» **Data excerpts**:
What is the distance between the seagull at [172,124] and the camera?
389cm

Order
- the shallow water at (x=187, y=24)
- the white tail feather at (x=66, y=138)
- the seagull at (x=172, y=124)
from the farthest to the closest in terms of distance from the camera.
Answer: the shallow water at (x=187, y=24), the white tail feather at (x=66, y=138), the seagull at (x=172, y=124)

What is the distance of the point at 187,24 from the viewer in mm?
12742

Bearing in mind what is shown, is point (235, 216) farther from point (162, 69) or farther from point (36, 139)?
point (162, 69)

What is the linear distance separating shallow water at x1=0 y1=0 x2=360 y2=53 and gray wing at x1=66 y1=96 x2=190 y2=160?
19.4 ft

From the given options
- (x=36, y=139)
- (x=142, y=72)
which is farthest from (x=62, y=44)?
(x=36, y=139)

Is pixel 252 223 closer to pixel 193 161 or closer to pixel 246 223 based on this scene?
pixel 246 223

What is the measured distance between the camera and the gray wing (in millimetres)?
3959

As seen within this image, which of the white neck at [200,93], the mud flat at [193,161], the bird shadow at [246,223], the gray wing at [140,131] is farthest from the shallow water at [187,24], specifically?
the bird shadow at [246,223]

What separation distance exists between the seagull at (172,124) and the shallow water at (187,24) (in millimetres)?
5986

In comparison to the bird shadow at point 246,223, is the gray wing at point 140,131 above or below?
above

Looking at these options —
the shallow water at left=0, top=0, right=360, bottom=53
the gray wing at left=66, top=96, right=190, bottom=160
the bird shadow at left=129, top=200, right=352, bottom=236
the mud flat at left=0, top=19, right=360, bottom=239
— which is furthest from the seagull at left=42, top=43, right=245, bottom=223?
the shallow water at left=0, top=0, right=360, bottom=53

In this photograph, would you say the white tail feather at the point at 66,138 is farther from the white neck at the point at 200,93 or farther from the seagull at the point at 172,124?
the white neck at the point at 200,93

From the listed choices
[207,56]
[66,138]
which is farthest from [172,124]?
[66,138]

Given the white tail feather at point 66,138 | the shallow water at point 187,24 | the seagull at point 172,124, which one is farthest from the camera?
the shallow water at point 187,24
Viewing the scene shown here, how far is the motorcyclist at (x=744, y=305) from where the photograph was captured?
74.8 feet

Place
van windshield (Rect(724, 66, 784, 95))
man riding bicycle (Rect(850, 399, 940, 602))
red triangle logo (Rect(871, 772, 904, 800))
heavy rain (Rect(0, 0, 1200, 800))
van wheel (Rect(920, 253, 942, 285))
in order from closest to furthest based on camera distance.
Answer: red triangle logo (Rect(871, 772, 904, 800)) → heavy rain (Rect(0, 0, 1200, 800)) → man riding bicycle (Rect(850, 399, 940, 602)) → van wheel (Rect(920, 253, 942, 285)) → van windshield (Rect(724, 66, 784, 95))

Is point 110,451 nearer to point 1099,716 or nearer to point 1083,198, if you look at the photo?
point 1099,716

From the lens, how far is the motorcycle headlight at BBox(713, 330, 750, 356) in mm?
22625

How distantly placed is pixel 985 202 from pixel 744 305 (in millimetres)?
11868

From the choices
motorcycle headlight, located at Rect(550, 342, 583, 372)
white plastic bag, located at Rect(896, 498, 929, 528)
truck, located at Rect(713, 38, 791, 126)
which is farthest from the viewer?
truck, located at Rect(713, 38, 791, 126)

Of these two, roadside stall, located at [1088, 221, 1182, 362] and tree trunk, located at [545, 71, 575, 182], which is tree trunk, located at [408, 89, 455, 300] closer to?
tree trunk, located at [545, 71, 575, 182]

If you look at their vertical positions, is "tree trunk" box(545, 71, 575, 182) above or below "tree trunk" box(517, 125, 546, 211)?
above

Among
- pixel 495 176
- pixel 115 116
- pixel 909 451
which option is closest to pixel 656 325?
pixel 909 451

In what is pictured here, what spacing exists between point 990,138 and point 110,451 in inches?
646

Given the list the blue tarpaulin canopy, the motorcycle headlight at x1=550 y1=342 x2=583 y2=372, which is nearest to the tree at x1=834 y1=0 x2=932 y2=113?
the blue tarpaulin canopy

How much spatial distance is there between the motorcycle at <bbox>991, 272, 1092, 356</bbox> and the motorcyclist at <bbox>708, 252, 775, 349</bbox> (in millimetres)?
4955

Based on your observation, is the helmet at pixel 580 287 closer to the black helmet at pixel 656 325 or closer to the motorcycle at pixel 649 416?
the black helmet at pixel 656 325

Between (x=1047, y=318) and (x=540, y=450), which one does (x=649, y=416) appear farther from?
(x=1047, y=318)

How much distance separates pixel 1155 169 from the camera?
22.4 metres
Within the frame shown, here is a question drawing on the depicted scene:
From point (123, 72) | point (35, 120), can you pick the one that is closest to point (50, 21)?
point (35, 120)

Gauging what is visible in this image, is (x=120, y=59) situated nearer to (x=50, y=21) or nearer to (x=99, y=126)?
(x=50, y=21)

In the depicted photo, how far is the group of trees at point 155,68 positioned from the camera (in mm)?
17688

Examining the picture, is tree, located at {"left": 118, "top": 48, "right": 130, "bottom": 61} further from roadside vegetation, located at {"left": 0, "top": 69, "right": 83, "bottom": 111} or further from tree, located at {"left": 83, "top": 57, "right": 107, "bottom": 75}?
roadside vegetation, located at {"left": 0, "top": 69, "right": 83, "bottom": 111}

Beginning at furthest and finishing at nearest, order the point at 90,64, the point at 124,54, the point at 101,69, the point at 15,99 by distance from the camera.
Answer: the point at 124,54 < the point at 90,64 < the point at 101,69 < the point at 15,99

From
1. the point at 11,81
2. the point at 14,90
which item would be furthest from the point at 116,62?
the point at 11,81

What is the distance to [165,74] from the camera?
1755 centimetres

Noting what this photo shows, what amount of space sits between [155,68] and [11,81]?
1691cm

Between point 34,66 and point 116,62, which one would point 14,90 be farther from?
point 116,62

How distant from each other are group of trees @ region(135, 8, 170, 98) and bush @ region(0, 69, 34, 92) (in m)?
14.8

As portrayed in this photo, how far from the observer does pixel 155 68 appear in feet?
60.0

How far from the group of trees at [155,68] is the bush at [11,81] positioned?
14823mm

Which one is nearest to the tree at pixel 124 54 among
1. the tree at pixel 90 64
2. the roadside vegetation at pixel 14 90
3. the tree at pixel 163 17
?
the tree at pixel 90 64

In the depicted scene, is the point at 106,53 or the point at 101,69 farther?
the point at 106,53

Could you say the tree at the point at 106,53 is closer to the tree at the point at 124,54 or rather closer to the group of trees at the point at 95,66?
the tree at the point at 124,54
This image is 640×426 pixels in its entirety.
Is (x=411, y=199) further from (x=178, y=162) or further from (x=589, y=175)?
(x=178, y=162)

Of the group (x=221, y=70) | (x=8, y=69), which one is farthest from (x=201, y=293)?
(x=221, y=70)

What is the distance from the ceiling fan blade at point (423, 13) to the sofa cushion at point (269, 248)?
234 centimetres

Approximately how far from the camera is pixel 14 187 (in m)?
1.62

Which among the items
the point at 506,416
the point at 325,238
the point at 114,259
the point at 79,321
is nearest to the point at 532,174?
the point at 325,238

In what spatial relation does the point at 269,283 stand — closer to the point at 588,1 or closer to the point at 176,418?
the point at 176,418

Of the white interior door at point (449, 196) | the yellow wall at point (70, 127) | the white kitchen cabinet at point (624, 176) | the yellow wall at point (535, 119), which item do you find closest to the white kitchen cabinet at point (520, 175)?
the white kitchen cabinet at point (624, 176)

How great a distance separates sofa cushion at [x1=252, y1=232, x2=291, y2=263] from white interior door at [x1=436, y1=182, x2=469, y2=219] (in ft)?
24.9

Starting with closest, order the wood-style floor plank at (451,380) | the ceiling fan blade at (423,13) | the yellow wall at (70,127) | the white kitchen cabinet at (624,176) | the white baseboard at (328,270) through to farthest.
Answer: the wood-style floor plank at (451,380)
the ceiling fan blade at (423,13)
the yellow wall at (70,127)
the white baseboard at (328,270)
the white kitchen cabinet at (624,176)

» **Task**:
Output only the lines running from the line with "In the depicted scene, is" through the final line of the data, inclusive.

» **Task output**:
In the depicted scene, is the point at 106,53 or the point at 101,69 farther?
the point at 106,53

Could you say the tree at the point at 106,53 is closer to the tree at the point at 124,54 or rather closer to the group of trees at the point at 95,66?
the tree at the point at 124,54
This image is 640×426 pixels in its entirety.
Is (x=411, y=199) further from (x=178, y=162) or further from (x=589, y=175)?
(x=178, y=162)

Of the group (x=221, y=70) | (x=8, y=69), which one is farthest from (x=201, y=293)?
(x=221, y=70)

What is the distance from the ceiling fan blade at point (423, 13) to the sofa cushion at point (269, 248)?
234 centimetres

Approximately how far from the camera is pixel 14 187 (in m)?
1.62

Which among the items
the point at 506,416
the point at 325,238
the point at 114,259
the point at 79,321
is nearest to the point at 532,174?
the point at 325,238

In what spatial relation does the point at 269,283 stand — closer to the point at 588,1 or closer to the point at 176,418?
the point at 176,418

Of the white interior door at point (449, 196) | the yellow wall at point (70, 127) | the white kitchen cabinet at point (624, 176) | the yellow wall at point (535, 119), which item do you find closest to the white kitchen cabinet at point (520, 175)?
the white kitchen cabinet at point (624, 176)

How great a distance separates sofa cushion at [x1=252, y1=232, x2=291, y2=263] from white interior door at [x1=436, y1=182, x2=469, y2=219] (in ft)?
24.9

Starting with closest, order the wood-style floor plank at (451,380) | the ceiling fan blade at (423,13) | the yellow wall at (70,127) | the white kitchen cabinet at (624,176) | the white baseboard at (328,270) through to farthest.
Answer: the wood-style floor plank at (451,380)
the ceiling fan blade at (423,13)
the yellow wall at (70,127)
the white baseboard at (328,270)
the white kitchen cabinet at (624,176)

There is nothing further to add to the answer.